Meanwhile
BPOV
I went downstairs that morning, narrating every single thought in my head as I did so, when I saw the whole Cullen clan standing in a row in the living room. They smiled as I came down, and Edward came over to me, clasping my hands.
'Happy Birthday, Bella! We got you a present!'
I was absolutely amazed, and my eyes widened like a deers' in oncoming headlights. On one hand, a present was amazing, and I almost cried at the fact that they had gone to so much trouble to get me something (I was weak and female, so absolutely every single event that ever happened to me left me short of breath and with tears in my eyes). On the other hand, I didn't like presents because it meant that I was the focus of attention, and, with my self esteem issues, I didn't feel as though I deserved such an honour. I started to hyperventilate with barely any emotion at all.
'Oh, but, oh, you shouldn't have!' I thought I was about to faint. Edward hugged me. I heard Alice's voice chirp behind him.
'Come one Bella, its your birthday! And open it quick, because I want to doll you up later, despite knowing full well that you hate it and that such descriptive sequences are pointless and mind-numbingly dull!'
'I can't believe this.' I sighed. Alice giggled again.
'You have to have presents on your birthday Bella! Duh.'
'Yeah! Duh!' grinned Emmett. 'Silly bitch!'
Rosalie nudged him. He shrugged.
'What? It's just banteeeerrrrrr'
I smiled because it was a joke and I found jokes funny sometimes. At that moment, Jacob walked in, grinning wildly.
'Hey, Bella! I came all the way out to this disgusting place to say hi, and happy birthday! And that I love you.' He turned to Edward. 'I love her, you know.'
Edward's face was expressionless, mainly because Robert Pattinson can't act for shit. 'Yes. I've noticed.'
'And I'll never give up-'
'Yes, you will. She'll have a kid, and that'll be that.'
'What?'
'I said nothing.'
The present was my own piano, made from pure diamond. I gasped when I saw it.

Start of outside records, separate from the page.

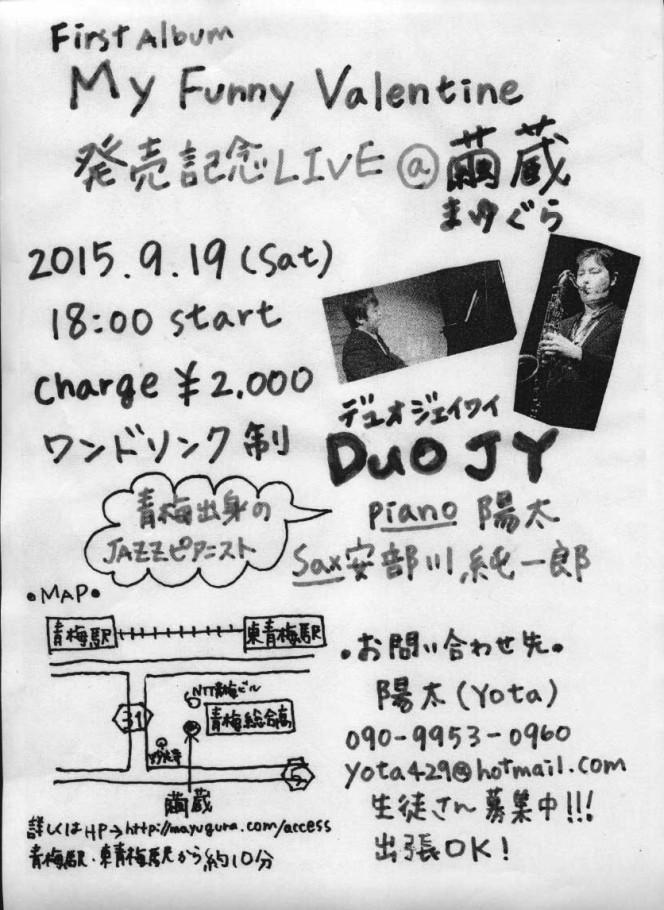 9月19日Duo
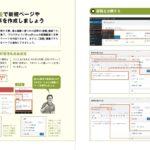 いちばんやさしいWordPressの教科書-04-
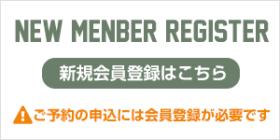 新規会員登録はこちら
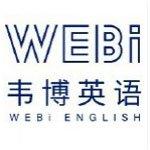 西安韦博国际英语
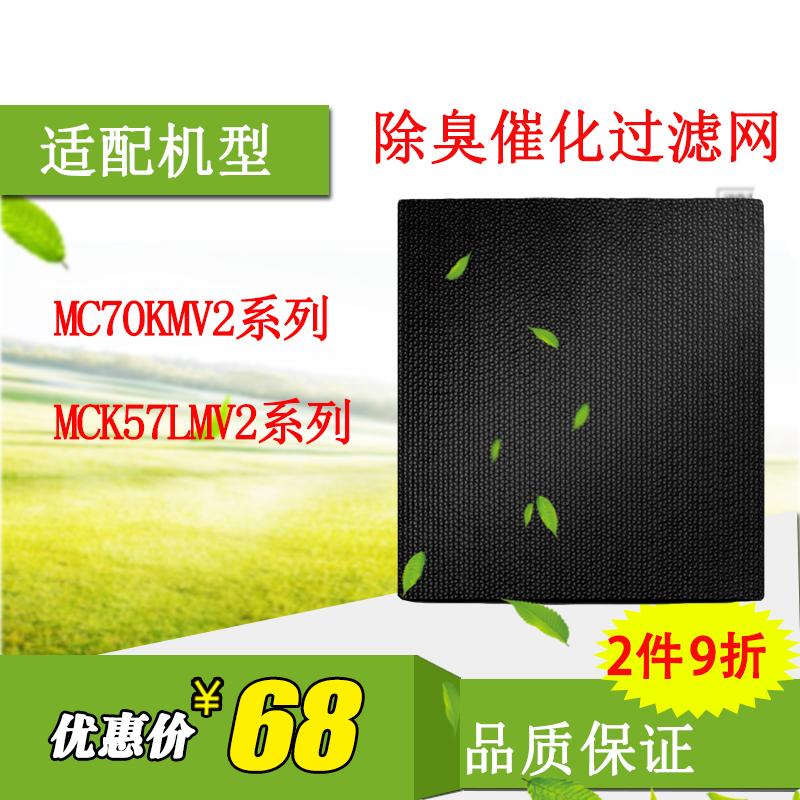 [城市绿色家园净化,加湿抽湿机配件]适配大金空气净化器除臭催化过滤网MC月销量0件仅售68元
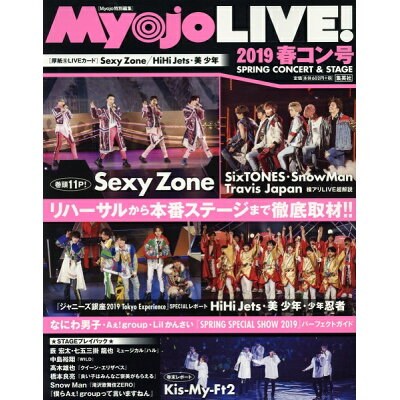 Myojo LIVE!  2019 春コン号 /集英社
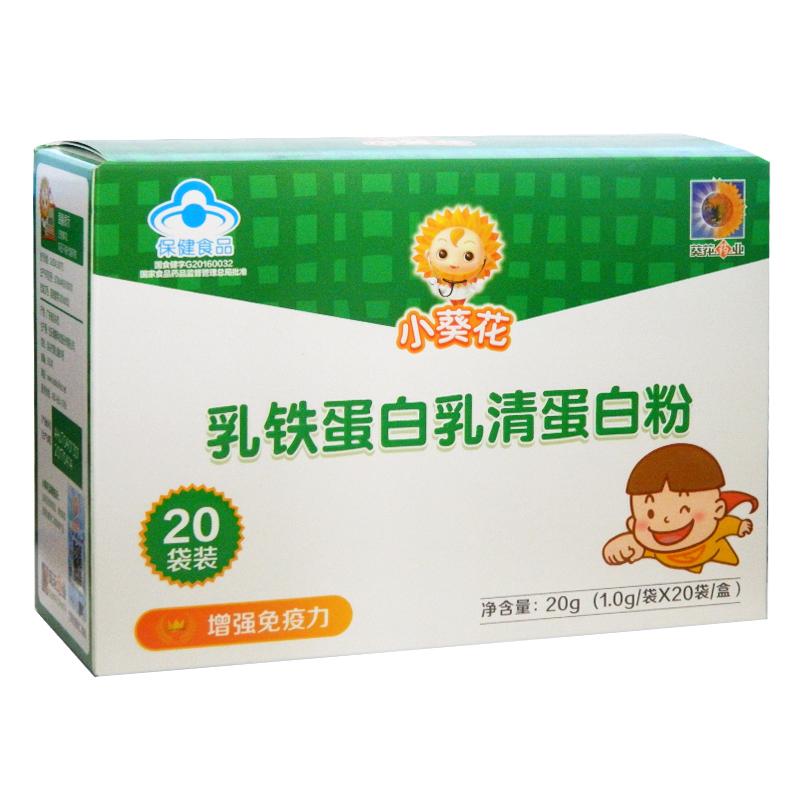 小葵花乳铁蛋白乳清蛋白粉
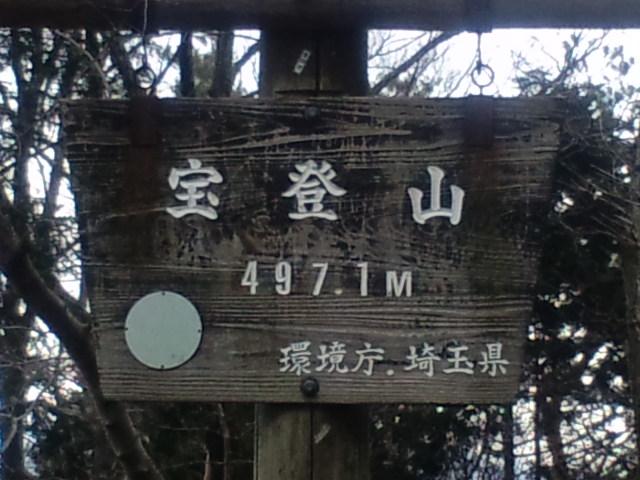長瀞 宝登山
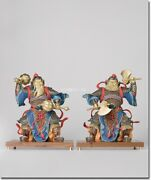 Pair 17'' Bronze Freehand Colored Drawing Home Fengshui Guard Two Door Gods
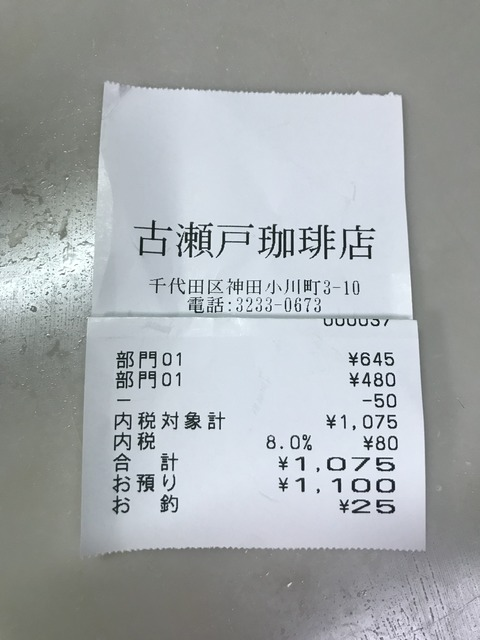 81D7F520-E335-4BF7-8166-B94A669BCA6C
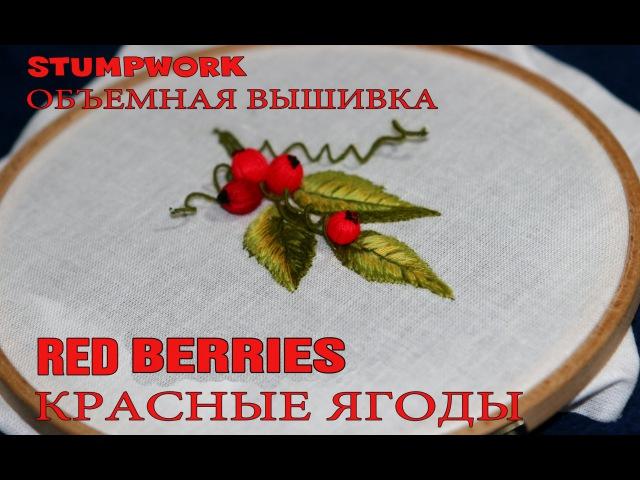 ОБЪЕМНАЯ ВЫШИВКА (полная версия) \ STUMPWORK ( full version)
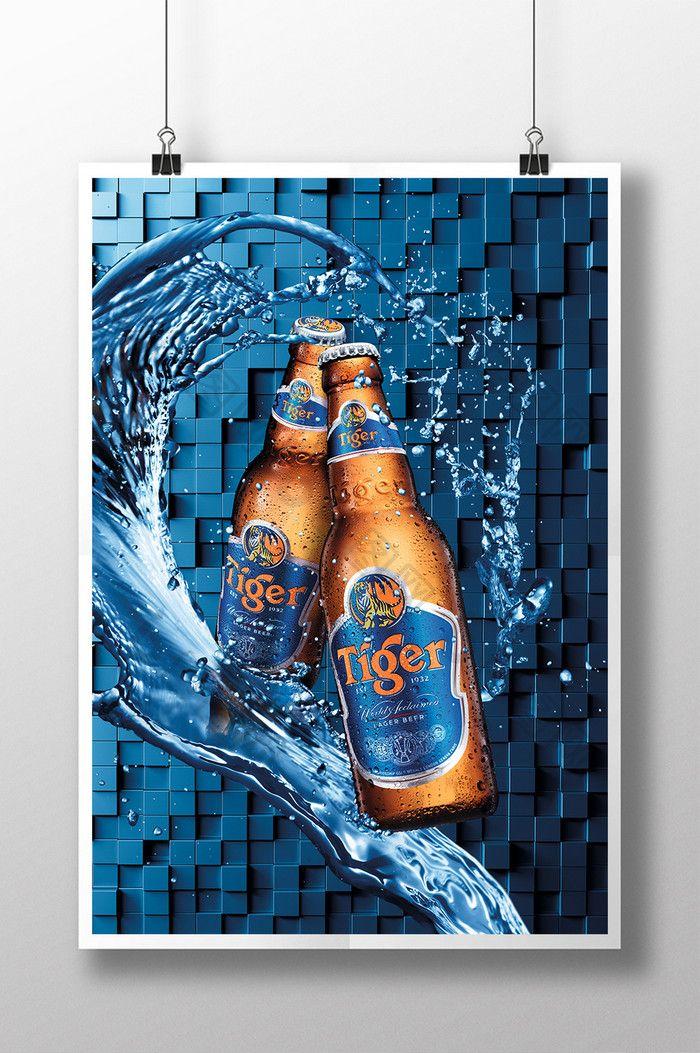 passion beer drinking festival propaganda poster template bear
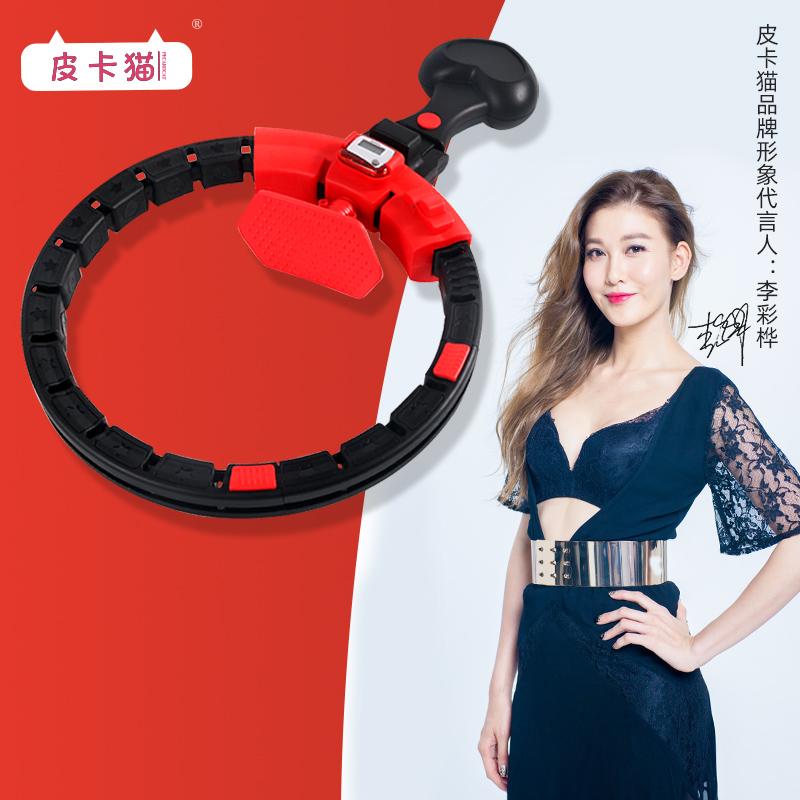 李彩桦代言不会掉智能呼啦圈瘦身收腹女加重美腰减肥神器宋轶同款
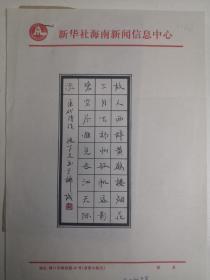 海南 -书法名家   段万义     钢笔书法(硬笔书法) 1件   出版作品,出版在 《中国钢笔书法》杂志杂志2000年7期第55页  - -见描述--保真----见描述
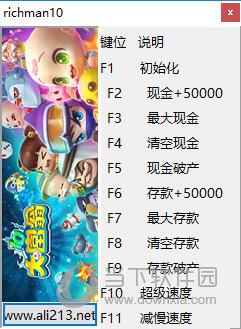 大富翁10十项修改器
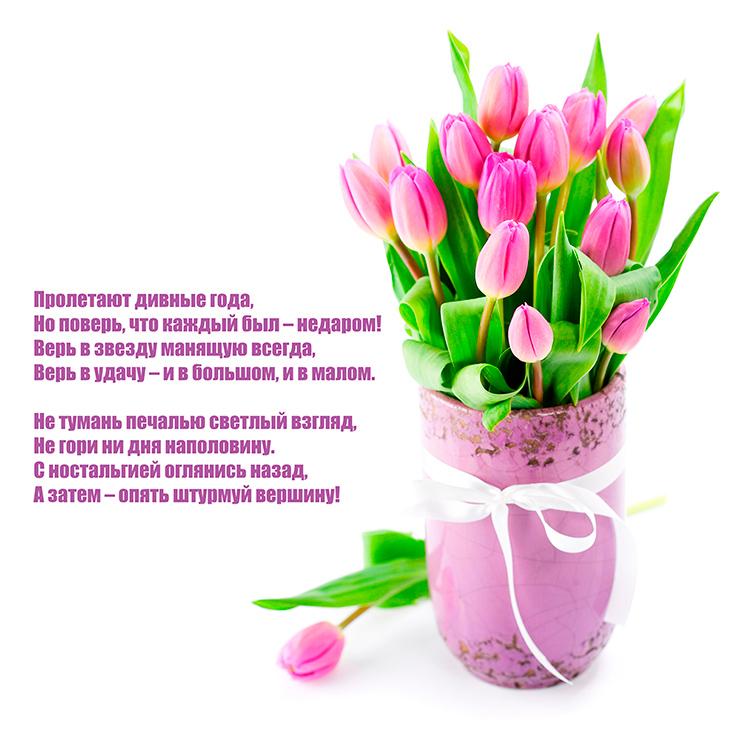 красивые цветы со стихами на день рождения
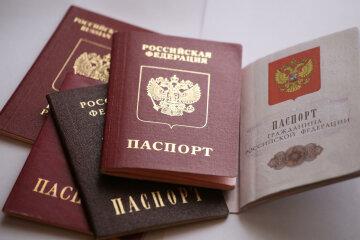 паспорт россии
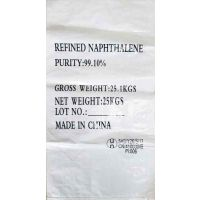危险品包装编织袋|危险品包装编织袋厂家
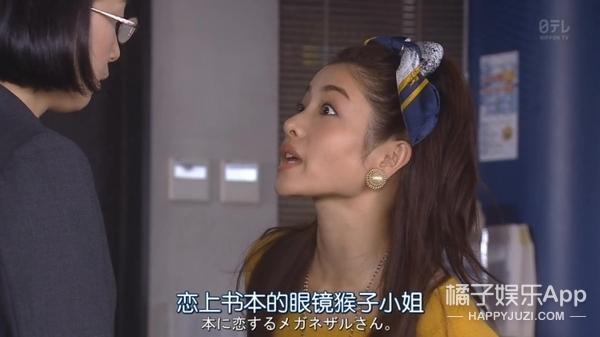 石原里美在《校对女孩》中发型百变 竟只靠一根丝巾打造?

'Are you going to teach me how to play?'
'Of course!'
In my excitement, I fell over, knocking a glass of water. Jacob was there in a flash.
'I got it!' He tore off his top, revealing his ridiculously toned figure underneath. I swear I heard the sound of distant fan-girls squealing sounded from afar. He stood there, grinning, before remembering that there was a point and mopping up the spilt water with his shirt.
I looked at my arm and realised it was broken in ninety seven places, because I was a girl and therefore fragile and helpless. I passed out, woke in the hospital, and came back home the next day, with it fully healed.
'Thanks everyone! This is going to be the best year ever!'
/
ZPOV
Outside, unbeknownst to them, a crow fluttered into the air outside, soaring into the distance, out of sight.
/
'Ok, massive problem, guys'
I listened as I drove, hearing Knifehand's voice slur through the mobile. Dracs was sitting next to me, elbow hanging out of the window, head nodding to the music with an expression that resembled an aggressive watermelon that had just eaten a turd. I realised that driving on the road with a mobile was probably dangerous, so, wiping my sweaty brow with a handkerchief, I carefully moved onto the sidewalk, steering with my knees.
'Alright. Name it.'
'We've got two guys here that turned up uninvited.' Knifehand said. 'Looks like they want to join in our plans, but…well, I dunno.'
'Right. Who are they?'
'Well, one calls himself Mannerism Wang.' A pause. 'And he's a giant penis. In a top hat.'
'Oh. Right.' I replied. 'Well get rid of him. We don't need that kind of crowd messing up our plans.' I heard a brief scuffle on the other end of the line, and a different voice, with a strong British accent, sounded down the phone.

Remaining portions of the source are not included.